* [Exercise brief]:
Tally the lines in the listing that follows which contain the word "below", and reply with only that number.

* [Supplied information]:
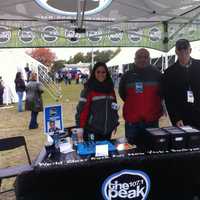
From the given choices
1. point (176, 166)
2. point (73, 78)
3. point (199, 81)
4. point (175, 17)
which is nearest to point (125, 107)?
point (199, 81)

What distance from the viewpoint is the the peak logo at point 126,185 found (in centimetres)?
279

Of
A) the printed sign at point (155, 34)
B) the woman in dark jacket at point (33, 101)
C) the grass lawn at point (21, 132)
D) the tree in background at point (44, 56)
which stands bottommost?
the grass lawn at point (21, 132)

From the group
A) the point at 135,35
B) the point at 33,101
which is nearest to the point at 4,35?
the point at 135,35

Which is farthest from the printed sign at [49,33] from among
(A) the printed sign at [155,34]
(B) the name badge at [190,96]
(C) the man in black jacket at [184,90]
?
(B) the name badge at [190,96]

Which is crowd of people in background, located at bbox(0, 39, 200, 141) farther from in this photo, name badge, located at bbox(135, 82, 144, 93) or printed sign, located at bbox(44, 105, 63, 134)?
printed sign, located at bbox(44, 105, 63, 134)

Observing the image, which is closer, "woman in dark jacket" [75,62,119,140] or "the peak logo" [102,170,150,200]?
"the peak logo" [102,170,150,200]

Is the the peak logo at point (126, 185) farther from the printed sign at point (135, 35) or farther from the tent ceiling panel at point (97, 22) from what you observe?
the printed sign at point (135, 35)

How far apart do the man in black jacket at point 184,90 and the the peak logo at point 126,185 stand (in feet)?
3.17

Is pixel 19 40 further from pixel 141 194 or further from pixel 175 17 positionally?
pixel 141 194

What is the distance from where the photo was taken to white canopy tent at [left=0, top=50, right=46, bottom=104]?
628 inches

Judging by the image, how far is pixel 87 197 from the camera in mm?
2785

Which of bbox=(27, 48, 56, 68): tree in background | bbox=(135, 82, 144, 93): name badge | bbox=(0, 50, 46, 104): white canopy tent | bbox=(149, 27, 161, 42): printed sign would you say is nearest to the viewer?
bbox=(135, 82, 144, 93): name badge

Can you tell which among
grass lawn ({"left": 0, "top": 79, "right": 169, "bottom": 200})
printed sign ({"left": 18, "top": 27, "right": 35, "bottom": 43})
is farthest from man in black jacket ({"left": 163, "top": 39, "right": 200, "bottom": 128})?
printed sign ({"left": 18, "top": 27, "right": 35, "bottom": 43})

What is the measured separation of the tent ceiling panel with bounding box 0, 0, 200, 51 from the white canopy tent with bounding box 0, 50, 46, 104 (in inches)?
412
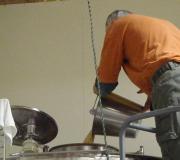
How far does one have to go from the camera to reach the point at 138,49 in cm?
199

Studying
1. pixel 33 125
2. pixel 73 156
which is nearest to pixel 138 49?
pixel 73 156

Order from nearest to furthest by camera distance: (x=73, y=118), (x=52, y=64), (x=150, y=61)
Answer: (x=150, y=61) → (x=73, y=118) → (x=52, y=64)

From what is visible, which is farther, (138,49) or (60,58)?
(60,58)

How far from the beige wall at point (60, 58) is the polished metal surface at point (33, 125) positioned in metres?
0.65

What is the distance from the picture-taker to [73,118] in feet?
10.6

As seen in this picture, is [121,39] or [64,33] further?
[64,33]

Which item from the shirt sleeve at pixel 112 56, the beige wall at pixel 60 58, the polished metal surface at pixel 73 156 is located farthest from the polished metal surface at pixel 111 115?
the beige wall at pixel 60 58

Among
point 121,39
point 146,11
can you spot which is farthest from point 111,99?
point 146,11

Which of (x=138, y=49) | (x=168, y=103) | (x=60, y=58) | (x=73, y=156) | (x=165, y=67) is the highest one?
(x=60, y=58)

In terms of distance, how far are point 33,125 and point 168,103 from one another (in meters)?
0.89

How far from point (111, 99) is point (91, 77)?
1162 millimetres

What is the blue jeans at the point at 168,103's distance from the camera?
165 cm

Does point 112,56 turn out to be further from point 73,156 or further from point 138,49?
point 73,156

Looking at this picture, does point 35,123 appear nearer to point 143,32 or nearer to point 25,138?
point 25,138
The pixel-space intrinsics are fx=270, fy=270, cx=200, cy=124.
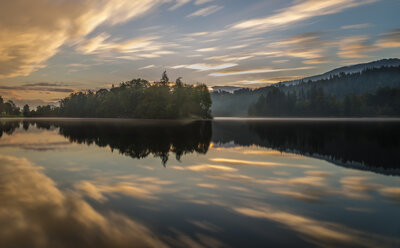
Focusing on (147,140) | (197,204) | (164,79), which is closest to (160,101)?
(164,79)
--
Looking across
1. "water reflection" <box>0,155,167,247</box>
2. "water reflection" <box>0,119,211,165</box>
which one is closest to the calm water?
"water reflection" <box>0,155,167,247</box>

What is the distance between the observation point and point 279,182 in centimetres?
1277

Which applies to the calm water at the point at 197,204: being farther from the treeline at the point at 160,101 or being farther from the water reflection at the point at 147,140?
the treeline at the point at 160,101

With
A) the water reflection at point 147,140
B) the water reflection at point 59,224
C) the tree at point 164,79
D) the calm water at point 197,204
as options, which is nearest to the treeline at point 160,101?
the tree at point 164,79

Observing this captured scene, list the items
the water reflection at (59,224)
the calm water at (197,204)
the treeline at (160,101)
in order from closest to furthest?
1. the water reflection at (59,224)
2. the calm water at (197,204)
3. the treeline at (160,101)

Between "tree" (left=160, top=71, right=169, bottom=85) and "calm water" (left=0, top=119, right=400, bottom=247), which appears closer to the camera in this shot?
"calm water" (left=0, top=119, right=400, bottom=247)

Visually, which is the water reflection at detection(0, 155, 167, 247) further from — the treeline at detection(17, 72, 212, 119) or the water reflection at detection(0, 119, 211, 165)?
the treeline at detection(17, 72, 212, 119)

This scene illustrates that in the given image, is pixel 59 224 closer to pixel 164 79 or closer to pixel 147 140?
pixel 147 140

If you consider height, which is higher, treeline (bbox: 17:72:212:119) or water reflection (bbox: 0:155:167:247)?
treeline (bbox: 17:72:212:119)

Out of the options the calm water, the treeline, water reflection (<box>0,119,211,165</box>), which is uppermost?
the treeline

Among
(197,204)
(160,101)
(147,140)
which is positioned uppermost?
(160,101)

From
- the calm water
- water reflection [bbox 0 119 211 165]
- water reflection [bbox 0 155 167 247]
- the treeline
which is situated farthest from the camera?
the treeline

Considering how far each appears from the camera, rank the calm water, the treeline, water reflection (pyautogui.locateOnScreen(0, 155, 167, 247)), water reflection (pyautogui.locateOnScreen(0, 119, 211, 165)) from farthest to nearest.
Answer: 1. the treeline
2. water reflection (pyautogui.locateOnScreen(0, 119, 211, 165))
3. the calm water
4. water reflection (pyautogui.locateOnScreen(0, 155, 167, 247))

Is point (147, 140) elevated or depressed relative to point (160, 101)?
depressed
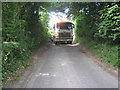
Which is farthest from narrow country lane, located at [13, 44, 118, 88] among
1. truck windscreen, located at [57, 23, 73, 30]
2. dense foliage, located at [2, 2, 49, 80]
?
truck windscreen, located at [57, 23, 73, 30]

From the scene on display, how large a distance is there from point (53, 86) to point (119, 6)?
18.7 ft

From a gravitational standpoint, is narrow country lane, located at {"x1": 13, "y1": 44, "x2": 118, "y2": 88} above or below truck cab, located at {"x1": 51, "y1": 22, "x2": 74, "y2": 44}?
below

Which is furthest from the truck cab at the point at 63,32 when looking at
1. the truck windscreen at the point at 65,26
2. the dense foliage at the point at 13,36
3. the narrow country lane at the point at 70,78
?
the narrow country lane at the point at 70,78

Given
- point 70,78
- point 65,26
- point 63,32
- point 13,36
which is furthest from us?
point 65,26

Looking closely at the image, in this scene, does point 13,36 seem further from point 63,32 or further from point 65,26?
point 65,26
...
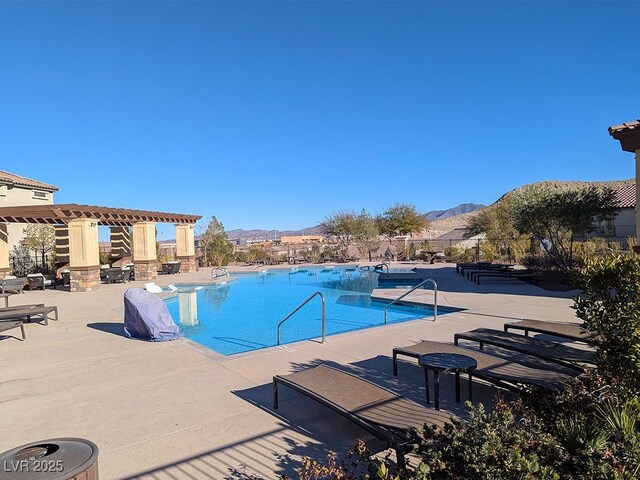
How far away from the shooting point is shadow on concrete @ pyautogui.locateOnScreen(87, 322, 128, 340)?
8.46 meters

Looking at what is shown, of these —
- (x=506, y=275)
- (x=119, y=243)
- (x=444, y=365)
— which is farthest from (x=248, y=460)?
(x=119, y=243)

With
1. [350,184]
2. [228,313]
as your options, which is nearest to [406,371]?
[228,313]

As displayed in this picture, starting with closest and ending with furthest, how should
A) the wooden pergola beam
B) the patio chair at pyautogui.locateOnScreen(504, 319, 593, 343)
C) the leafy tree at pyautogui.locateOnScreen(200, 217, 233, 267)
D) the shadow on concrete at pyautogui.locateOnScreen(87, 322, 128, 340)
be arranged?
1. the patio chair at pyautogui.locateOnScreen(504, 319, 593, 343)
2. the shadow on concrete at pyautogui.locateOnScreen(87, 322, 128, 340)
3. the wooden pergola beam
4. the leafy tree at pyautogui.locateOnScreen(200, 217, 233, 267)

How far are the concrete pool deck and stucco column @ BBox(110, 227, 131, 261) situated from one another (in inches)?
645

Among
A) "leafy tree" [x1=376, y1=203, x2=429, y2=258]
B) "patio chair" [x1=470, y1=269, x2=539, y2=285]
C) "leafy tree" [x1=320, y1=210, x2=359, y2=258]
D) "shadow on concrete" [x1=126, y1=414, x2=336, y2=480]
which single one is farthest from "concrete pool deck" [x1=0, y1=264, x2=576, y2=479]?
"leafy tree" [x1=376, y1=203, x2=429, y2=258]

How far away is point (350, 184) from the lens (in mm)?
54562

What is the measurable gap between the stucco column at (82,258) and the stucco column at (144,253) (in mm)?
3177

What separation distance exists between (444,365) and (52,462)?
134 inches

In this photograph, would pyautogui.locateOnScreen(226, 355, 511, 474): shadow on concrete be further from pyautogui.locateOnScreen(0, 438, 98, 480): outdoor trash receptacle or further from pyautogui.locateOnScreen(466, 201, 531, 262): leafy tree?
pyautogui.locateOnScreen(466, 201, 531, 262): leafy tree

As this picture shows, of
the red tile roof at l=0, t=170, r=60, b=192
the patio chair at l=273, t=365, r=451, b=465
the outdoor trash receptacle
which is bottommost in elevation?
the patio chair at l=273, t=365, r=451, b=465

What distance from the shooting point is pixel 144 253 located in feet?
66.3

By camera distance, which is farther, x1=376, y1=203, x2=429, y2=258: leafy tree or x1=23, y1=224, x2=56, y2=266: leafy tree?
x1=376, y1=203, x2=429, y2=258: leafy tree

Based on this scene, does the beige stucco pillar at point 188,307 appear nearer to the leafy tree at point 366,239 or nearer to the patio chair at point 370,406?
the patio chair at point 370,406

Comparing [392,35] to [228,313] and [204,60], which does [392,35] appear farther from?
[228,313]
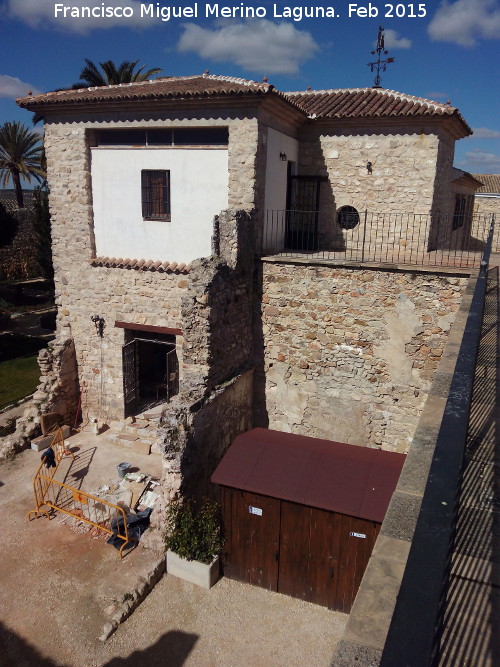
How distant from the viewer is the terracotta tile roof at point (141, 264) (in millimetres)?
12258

* [Answer to this exercise]:
2